西田敏行が演ずる中年の美容師のところに、ある日、「あなたの奥さんが不倫をしている現場写真があるので、買わないか」という連絡が入ります。電話をしてきたのは若い女です。写真を見てみると、妻が確かに若い男と楽しそうに歩いているのが写っています。そして相手の男はこの店の客で、親しくしている人です。西田敏行は早速男を問い詰めますが、そういう事実はないことが分ります。男は奥さんに好意を持っていたけれども、それだけのことで何もしていません。この写真の時も、自分の家庭のことについて相談していたのだと、男は言います。西田には、そういうことはなかったのだと分かりました。妻は決して自分を裏切るような女ではないことを、よく知っていたからです。その男は確かに多少遊びぐせがありますが、西田が見るところ、その男の言い分は信用ができました。妻が映っている写真は、この男の妻が依頼した調査で撮られたものでした。
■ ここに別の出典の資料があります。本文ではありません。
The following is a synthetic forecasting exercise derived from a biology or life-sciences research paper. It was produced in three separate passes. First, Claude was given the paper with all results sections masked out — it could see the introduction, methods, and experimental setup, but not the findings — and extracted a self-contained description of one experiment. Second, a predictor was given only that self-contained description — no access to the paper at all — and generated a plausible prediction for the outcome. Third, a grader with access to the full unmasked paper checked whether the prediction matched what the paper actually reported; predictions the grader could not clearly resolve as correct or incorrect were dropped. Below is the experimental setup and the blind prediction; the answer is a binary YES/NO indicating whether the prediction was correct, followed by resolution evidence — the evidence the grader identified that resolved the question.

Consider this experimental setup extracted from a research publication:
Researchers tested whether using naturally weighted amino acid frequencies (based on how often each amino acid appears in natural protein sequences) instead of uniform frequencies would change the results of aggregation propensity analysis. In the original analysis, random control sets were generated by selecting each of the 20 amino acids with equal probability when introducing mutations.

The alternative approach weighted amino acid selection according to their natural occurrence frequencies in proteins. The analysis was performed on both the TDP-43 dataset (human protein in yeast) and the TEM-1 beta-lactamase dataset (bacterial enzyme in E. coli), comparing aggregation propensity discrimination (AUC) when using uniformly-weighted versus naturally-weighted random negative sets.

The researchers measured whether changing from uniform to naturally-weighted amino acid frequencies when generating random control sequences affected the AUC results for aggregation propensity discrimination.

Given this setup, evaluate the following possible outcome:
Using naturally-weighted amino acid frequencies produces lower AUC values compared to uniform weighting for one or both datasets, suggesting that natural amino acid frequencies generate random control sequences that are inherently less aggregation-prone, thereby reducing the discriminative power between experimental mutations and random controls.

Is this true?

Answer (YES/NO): NO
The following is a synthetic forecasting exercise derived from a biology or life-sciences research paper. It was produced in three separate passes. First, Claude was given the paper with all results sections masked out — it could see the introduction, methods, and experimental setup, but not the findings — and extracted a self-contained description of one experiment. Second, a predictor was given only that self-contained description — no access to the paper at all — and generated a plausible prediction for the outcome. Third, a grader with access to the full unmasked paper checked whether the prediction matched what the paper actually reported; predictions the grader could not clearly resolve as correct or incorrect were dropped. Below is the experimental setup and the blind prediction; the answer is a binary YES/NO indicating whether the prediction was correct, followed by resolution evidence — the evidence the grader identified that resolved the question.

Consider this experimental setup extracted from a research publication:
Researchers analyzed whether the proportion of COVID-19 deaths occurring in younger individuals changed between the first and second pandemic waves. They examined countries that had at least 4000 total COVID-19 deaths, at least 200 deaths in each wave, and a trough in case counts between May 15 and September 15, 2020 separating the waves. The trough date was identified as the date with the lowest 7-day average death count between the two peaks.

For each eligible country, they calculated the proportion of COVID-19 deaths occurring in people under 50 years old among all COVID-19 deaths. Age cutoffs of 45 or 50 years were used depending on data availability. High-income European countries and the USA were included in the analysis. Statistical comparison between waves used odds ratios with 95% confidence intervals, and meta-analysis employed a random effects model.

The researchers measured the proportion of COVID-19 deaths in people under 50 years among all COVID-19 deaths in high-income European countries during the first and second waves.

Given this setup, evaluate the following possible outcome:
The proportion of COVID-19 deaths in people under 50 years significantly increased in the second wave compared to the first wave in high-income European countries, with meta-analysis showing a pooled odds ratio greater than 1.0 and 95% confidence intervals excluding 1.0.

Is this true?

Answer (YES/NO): NO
西田は「買わないか」という要求を即座に断ろうと思いましたが、連絡してきた若い女の一言で態度を変えます。その女はこう言いました。
「奥さんは、今日もその男と会ってましたよ」
今日も会っていたって?そんな筈はない。何故なら妻は一年前に死んでいるのです。西田の美容院は、妻と二人で作ったもので、妻は店の経営を軌道にのせるために身を粉にして働いてくれました。いいことなんて全部後回しにして、やっと経営が安定して、さあこれから少し余裕かなという時に、妻はあっさり死んでしまいました。妻の人生は、結局苦労しただけに終わりました。西田はその妻を思い、そのショックから立ち直っていませんでした。そんなことを知らないその若い女は、写真を買ってほしいために、奥さんが不倫を楽しむ様子を語り、西田に嫉妬心と怒りを抱かせるように語ります。しかしここで西田は、写真を買うと言います。そしてそれだけではなく、さらなる調査続行のお金まで払います。
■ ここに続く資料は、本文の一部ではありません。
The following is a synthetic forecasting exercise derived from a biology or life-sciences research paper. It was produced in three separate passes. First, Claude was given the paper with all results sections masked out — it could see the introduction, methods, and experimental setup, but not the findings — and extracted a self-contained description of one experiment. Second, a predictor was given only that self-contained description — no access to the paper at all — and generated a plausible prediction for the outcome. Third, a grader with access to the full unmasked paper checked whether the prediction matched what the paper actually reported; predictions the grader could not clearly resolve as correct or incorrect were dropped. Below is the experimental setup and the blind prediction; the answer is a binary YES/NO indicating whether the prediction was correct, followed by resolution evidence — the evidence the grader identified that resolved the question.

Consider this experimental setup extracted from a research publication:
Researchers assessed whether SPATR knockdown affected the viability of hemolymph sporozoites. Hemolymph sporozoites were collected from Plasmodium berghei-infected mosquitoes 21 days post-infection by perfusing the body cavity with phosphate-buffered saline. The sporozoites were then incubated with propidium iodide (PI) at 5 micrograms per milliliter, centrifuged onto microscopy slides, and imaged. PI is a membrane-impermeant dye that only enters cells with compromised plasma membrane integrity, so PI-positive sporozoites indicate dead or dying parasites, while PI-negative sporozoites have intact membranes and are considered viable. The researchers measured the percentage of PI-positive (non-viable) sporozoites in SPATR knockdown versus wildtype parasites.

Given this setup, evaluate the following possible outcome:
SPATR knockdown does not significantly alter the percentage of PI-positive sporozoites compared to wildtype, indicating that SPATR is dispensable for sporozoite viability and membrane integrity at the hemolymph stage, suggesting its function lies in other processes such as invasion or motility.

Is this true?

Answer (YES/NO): YES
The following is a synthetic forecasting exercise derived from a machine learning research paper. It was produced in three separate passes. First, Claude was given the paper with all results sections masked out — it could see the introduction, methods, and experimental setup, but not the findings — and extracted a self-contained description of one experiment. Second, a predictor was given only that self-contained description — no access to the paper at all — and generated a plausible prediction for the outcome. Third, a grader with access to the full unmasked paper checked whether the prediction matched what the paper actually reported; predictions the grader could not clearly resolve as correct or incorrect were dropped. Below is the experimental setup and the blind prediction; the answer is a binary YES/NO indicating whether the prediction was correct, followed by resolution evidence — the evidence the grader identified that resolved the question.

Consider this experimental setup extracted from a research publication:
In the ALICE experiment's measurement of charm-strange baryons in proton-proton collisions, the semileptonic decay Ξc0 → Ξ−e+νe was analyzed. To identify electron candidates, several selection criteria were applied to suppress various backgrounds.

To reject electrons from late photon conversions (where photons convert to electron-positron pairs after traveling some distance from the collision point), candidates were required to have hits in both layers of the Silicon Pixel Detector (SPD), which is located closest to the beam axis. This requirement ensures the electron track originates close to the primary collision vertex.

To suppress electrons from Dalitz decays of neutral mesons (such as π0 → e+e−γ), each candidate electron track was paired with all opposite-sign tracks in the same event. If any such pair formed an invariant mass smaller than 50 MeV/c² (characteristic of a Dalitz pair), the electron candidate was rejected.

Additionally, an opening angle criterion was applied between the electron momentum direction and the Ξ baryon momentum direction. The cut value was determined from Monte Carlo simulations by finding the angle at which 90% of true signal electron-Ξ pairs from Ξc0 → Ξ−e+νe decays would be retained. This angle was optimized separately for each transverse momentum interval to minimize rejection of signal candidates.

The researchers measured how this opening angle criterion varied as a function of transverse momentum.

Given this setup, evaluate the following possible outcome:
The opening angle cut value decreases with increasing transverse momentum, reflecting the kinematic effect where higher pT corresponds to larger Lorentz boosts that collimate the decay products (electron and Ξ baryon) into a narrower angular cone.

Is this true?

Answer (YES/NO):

それは何故でしょうか?西田はその女の作り話が聞きたかったのです。毎回、毎回、その女の不倫調査という作り話を聞いていると、西田は亡き妻が今も生きているような気になってきます。そして、その女が話すように、妻が自分を裏切っていきいきと不倫をしている姿を想像します。その輝いている姿をまぶたに浮かべて、我がことのように喜びます。良かったなあ、良かったなあ、いいことあって良かったなあと、心の中で泣きながら。
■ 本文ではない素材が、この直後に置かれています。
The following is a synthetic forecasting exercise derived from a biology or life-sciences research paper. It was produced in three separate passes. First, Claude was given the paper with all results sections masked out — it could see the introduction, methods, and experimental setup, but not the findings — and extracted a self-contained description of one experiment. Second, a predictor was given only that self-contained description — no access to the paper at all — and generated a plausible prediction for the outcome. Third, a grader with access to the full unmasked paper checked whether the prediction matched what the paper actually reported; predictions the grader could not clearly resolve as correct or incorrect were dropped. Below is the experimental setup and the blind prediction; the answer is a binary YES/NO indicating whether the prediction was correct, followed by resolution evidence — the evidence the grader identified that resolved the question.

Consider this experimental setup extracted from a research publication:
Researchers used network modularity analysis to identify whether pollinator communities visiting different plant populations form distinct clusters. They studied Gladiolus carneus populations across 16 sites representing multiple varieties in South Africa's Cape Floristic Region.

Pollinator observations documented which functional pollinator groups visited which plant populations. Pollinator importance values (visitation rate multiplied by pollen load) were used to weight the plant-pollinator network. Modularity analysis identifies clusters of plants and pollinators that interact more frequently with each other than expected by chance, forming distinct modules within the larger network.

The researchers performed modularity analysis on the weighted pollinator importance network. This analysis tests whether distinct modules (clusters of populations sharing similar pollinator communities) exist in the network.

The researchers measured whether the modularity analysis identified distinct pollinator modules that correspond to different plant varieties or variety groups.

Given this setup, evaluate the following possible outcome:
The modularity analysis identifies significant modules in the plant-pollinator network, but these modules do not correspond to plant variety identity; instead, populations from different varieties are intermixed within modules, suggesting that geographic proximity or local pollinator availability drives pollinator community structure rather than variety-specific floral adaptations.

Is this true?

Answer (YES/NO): YES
西田の心の中では、妻は死んではいないんです。まだ生きているのです。今にも笑顔で、「ただいま」と帰ってきそうな気持ちなのです。それゆえ、不倫の話をされても、作り話とは否定したくなく、かえって信用したいのです。それが事実であれば、不倫はくやしいけど、どんなにうれしいことかと。西田の流した涙には、このような想いが込められているのでしょう。もちろん、このドラマは作り話です。しかし、亡くなられた方の存在を死後も認め、その幸せを願うのは、みんなに共通する心情です。亡くなられた方へは、想いを続けることが、最もだいじな供養です。